第83話 新しい敵

「ど、どうして……」


「あの手裏剣…あなたが投げたんですよね。ちょっと話をききたいんですけど」


 ちょっぴり脅しのようになってしまったのは認めるけど、まぁ殺す気だったんだから別にいいよね。


「な、なんで……。お前、聖女様は殺させない!」


「…………え?」


 いや、別に僕はなにも聖女様を殺そうとはしていないんだけど、なにか勘違いをしているよね?


「いや、別に殺そうとは考えてないですけど?」


「嘘つけ! 私が……聖女様直属である私が投げた手裏剣が当たらないってことは、あいつらの一員くらい強くないとあり得ないことだ!」


 あいつら……ね。


 僕とは違った理由ではあるけれど、同じく聖女様のことを求めている(変な意味じゃないよ)人がいるらしい。あいつらと言っていることからそれも複数だと分かる。


 大変なんだな、聖女様も。
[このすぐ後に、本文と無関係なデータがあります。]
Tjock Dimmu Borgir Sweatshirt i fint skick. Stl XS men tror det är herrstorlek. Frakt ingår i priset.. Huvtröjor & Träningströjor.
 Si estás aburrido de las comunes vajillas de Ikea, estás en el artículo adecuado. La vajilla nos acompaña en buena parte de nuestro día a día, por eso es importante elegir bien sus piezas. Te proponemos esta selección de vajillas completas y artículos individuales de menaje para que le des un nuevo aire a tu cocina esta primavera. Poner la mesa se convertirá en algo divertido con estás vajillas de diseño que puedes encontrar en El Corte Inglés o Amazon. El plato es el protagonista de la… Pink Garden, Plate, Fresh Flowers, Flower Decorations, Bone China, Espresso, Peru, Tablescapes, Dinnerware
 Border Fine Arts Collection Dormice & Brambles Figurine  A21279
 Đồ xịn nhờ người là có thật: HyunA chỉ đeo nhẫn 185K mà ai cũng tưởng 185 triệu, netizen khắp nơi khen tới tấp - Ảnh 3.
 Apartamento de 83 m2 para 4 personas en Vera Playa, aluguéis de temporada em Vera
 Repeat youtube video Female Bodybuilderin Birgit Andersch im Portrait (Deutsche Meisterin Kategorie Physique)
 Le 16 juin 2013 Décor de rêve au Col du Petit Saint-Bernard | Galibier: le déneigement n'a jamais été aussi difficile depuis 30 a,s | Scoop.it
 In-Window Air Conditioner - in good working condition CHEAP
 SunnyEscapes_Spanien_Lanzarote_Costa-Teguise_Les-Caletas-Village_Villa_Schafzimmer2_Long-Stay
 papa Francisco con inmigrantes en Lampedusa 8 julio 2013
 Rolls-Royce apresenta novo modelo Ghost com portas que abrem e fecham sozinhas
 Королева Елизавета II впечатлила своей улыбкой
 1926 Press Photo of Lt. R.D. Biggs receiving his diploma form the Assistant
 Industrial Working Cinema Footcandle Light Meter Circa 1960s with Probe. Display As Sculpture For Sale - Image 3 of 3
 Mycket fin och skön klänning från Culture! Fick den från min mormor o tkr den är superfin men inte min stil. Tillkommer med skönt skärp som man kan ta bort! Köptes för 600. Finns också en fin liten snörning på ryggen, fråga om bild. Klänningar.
前に立っていう人は。


「いや、別にあいつらっていうのは知らないですけど、あなたの手裏剣を避けられたのはあなたが手裏剣を投げるところを見ていたからですよ? 見ていたら、避けられますよね」


 まぁ、半分は嘘なんだけどね。一回目のときは見てなかったし、それにあの手裏剣は結構速かったから見ていても普通の人だったら避けられるかは微妙なところだし。


「……見ていた、だと?」


 何か、疑問そう? 変態だとか、そういうことを言うのを迷っているとか? いや、別に僕はそういう意味で見たわけじゃないんだけどな。


「いや、まぁ…そうですけど?」


「……なんでだ? きちんと《隠密》を使っていたはずなのに……」


 ん? 隠密? 今、このひと隠密って言った?


 ……またやっちゃったぁ……


 普通に見えてしまうから、思わず……スキルって格上の相手には薄れてしまうらしいから、見えてしまったんだろうな。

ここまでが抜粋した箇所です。